Мамочка всегда боялась слов. Сколько у неё таких табу: «трущобы», «нищета», «бездомный». Был период, когда Владимир Антонович находил особенное удовольствие в том, чтобы пугать её:

— А жить на семьдесят рублей — не нищета?! А если вдвоём, втроём?!

Или:

— Ах, я забыл, у нас не бездомные, а бомжи, которые сами во всём виноваты, которые преступники, потому что им жить негде. Им за это новый срок лепят, как бродягам в средневековой Англии.

— Да что ты говоришь?! Не смей! У нас самое гуманное построение!

От волнения мамочка путалась, соединяя слова из разных, но одинаково привычных ей клише — в данном случае из «самого гуманного общества» и «построения коммунизма».

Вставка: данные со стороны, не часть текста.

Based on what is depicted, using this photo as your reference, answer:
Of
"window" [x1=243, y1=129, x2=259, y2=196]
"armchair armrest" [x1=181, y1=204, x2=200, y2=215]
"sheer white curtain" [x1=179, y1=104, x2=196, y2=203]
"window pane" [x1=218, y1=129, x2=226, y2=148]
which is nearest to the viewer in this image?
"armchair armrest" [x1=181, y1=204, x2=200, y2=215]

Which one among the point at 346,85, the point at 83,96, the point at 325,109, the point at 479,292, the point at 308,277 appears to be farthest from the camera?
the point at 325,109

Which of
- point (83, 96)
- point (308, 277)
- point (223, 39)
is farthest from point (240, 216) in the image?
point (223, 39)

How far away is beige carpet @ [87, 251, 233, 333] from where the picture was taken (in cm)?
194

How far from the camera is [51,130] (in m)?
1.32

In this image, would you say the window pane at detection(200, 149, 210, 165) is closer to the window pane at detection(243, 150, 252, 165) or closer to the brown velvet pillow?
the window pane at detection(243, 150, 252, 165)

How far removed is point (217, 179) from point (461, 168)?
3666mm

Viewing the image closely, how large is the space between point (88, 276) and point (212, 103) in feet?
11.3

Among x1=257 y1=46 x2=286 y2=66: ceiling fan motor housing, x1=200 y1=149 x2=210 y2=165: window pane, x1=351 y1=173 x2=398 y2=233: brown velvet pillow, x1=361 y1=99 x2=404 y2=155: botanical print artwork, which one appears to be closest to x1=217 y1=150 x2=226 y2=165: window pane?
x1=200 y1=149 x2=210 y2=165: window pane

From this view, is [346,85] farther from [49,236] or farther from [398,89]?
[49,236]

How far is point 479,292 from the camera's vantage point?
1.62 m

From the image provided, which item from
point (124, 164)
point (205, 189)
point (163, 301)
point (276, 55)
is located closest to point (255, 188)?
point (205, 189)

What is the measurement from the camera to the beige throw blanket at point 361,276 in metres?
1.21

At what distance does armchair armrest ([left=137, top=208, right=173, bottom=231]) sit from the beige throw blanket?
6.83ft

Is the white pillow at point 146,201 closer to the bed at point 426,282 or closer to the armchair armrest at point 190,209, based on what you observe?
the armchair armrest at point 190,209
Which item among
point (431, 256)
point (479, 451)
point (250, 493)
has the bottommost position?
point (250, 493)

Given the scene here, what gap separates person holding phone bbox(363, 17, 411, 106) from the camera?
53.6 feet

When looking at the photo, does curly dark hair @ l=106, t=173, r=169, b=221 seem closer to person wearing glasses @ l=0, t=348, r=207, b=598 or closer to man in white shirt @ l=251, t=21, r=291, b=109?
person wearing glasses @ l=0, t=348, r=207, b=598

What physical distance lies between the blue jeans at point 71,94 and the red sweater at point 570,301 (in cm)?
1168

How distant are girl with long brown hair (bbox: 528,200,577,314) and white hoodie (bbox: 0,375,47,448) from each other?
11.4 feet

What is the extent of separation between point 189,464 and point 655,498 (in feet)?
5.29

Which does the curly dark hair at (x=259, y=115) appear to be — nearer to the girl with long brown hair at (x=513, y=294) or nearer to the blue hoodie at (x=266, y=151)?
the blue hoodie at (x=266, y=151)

Но недолго Владимир Антонович пугал мамочку подобными вольнодумствами. Сколько-то времени он спорил с нею искренне, ещё сколько-то забавлялся, глядя на мамочкин испуг — такую он освоил форму протеста против мамочкиной опеки, — но наконец подобные забавы наскучили, и он перестал заговаривать с нею на серьёзные темы. Так и знал: об этом с мамочкой говорить бесполезно, и об этом тоже, и ещё об этом, и ещё, и ещё — да обо всём, что не касалось самых конкретных тем: иду туда-то, купил то-то. О том, куда идёт, он бы тоже с удовольствием не докладывал, но мамочка расспрашивала неукоснительно, будто он всё ещё учится в школе, притом в младших классах: «Куда идёшь? Когда вернёшься?» Он злился, но докладывал.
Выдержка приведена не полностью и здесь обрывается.